> **What is expected**:
Every entry that follows needs to be repeated exactly.
>> Begin
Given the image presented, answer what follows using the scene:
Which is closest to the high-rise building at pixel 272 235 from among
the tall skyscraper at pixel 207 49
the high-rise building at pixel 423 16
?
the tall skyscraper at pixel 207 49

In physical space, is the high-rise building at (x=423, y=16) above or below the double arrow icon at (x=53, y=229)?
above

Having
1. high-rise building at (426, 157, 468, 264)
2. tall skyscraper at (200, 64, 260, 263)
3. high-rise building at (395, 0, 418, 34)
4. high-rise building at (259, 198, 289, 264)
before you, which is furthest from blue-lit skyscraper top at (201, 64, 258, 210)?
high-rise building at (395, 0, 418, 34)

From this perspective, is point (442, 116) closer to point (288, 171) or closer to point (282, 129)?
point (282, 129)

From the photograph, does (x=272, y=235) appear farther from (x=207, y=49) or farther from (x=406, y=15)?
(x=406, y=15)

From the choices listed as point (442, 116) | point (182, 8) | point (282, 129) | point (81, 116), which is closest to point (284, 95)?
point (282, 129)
>> End
> **Answer**:
Given the image presented, answer what follows using the scene:
Which is closest to the high-rise building at pixel 272 235 from among
the tall skyscraper at pixel 207 49
the high-rise building at pixel 423 16
?
the tall skyscraper at pixel 207 49

In physical space, is the high-rise building at (x=423, y=16) above or below the double arrow icon at (x=53, y=229)?
above

Having
1. high-rise building at (426, 157, 468, 264)
2. tall skyscraper at (200, 64, 260, 263)
3. high-rise building at (395, 0, 418, 34)
4. high-rise building at (259, 198, 289, 264)
before you, which is furthest from blue-lit skyscraper top at (201, 64, 258, 210)?
high-rise building at (395, 0, 418, 34)

From this perspective, is point (442, 116) closer to point (288, 171) or closer to point (282, 129)?
point (282, 129)

From the photograph, does (x=272, y=235) appear farther from (x=207, y=49) or farther from (x=406, y=15)?
(x=406, y=15)

From the choices listed as point (442, 116) | point (182, 8) | point (282, 129) | point (81, 116), which is closest to point (284, 95)?
point (282, 129)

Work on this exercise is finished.